In order to understand why this is important we need to understand the human proclivity for negativity.
Negativity bias says that negative things have a greater effect on your psychological state than positive things, even when the intensity is equal. The sadness of losing $20 feels worse than the happiness of finding $20.
Negativity bias exists because 100 generations ago the world was much harsher.
Think of it this way:
The trade-off of being 2% more alive from discovering cave berries and being 100% more dead from discovering a bear in a cave are very different. This caused our brains to prioritize anything that could be marginally negative as more important than anything that is positive.
And, because the people who over-indexed for negativity didn’t meet any bears and were able to reproduce, their genes carried on that encoding.
You probably don’t have to think about bears anymore. But, we’re still left with that programing from thousands of years of genetics.
How does this apply to life’s seasonality?
If you look at a regular week, you’re more likely to be wrapped up in something negative than a prolonged positive experience.
Also, you likely have a hard time stepping back and taking the 30,000 foot view of your life.
This means that day-to-day in hard seasons you feel as though you’re drowning and it will last forever.
Most people only live their life in the day-to-day.
The important thing to realize during this time is that nothing in your life is going to stay the same forever. Seasons.

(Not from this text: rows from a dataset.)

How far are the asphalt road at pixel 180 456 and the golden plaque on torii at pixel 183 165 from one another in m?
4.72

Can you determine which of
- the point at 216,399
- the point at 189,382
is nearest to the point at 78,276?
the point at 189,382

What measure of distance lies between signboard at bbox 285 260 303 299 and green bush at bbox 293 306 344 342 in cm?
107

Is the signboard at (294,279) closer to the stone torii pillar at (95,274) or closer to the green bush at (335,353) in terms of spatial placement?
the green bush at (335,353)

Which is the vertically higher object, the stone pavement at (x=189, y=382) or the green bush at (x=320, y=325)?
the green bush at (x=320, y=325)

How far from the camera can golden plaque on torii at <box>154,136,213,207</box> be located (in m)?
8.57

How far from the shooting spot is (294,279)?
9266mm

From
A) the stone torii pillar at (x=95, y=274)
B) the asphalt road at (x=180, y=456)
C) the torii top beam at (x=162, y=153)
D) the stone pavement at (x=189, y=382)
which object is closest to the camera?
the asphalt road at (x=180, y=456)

During hard seasons, take 10 minutes a day and remind yourself that your hardship is temporary.
Your girlfriend breaks up with you… eventually you’ll have a new girlfriend.
The baby is awake every 2 hours and you can’t sleep… it will grow out of that.
You’re losing sleep over exams… They’ll be done next week.
You miss your friends in a new city… You will have more new friends soon.
Your job isn’t paying as much as you want… You won’t have it for 30 years.
Everyone has different versions of what this might look like but the easiest way for me is a small daily gratitude journal prompt. This doesn’t work as an instant fix, but it works because it requires you to be more aware of the good throughout your day.
Likewise, during good seasons, take as much time as you can to “be where your feet are.”